Interfaith Photovoice
Interfaith Photovoice facilitators working with local faith partners and participants in the United States and internationally
© Interfaith Photovoice workshops
Formed in 2017 by Roman R Williams, PhD, against the backdrop of increasing political polarisation and anti-Muslim sentiment in the USA, Interfaith Photovoice brings together people of different faiths and beliefs to develop understanding and empathy through conversations about photographs they have taken. Whilst the Interfaith Photovoice method is customised to each group, in a typical project a group of mixed faith participants come together over a number of sessions to discuss photographs which they have produced in response to a series of prompts:
1. What do your religious beliefs, practices, and values look like in everyday life?
2. What challenges do you face in your community because of your beliefs, practices, and values?
3. What would you like to change about your community to make it a better place for people of all religions?
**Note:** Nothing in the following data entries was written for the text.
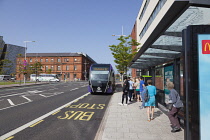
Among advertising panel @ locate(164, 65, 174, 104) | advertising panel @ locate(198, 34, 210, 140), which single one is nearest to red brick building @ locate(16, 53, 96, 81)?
advertising panel @ locate(164, 65, 174, 104)

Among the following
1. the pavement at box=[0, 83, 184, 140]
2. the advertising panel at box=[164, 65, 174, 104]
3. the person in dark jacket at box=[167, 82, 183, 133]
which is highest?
the advertising panel at box=[164, 65, 174, 104]

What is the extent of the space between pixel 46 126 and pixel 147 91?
3.98 meters

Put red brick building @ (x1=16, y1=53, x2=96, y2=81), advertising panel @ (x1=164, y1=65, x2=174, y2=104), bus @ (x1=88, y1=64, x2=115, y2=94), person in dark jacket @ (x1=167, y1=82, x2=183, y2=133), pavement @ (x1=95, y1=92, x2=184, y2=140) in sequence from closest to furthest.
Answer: pavement @ (x1=95, y1=92, x2=184, y2=140) < person in dark jacket @ (x1=167, y1=82, x2=183, y2=133) < advertising panel @ (x1=164, y1=65, x2=174, y2=104) < bus @ (x1=88, y1=64, x2=115, y2=94) < red brick building @ (x1=16, y1=53, x2=96, y2=81)

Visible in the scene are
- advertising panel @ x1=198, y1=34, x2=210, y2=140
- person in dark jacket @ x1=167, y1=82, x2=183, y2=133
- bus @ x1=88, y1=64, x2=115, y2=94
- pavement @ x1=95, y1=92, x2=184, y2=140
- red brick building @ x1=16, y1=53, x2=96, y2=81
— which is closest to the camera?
advertising panel @ x1=198, y1=34, x2=210, y2=140

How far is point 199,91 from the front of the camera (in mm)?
2518

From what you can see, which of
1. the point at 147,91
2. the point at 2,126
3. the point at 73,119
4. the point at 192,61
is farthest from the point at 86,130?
the point at 192,61

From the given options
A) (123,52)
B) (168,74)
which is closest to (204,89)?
(168,74)

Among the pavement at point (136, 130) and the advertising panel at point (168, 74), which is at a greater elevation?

Sitting at tables in small groups of four-eight people, participants take turns to share their images and tell the stories behind them. They listen, ask questions and make observations about each other’s’ images. The sequencing of the photo prompts encourages participants to identify commonalities and shared experiences, needs and concerns. A key starting point is to gain insights into each other’s lives, daily practices and values and to find points of commonality, mutual concerns and aspirations, that build relationships and trust before discussing more sensitive and critical issues and trying to forge a shared sense of what change might look like. In their final meetings, participants curate a collection of photos that can be used in an exhibition to share the collective experience and insights of the group with their broader community.
Interfaith Photovoice has conducted projects in conjunction with local faith partners across the USA and internationally. The sessions create safe, relatively neutral spaces in which people see through each other’s eyes and learn on an equal footing about each other’s’ daily practices, challenges and hopes, building knowledge and points of connection that generate empathy and solidarity. The method is rooted in contact theory that hypothesises that prejudice and conflict between different groups can be reduced if members of the groups interact with each other. The photographs work to create encounters, to fill in the blanks and to build bridges between people that would not ordinarily meet in their daily lives. The images act as props for the participant, allowing them to set the parameters of what they want to talk about and share with others.
© Interfaith Photovoice workshops
‘Photographs shared across interfaith differences can be disruptive of conventional and experiential knowledge… Seeing and hearing about someone else’s photos invites participants to step back from their everyday lives and to see the world from a new perspective’.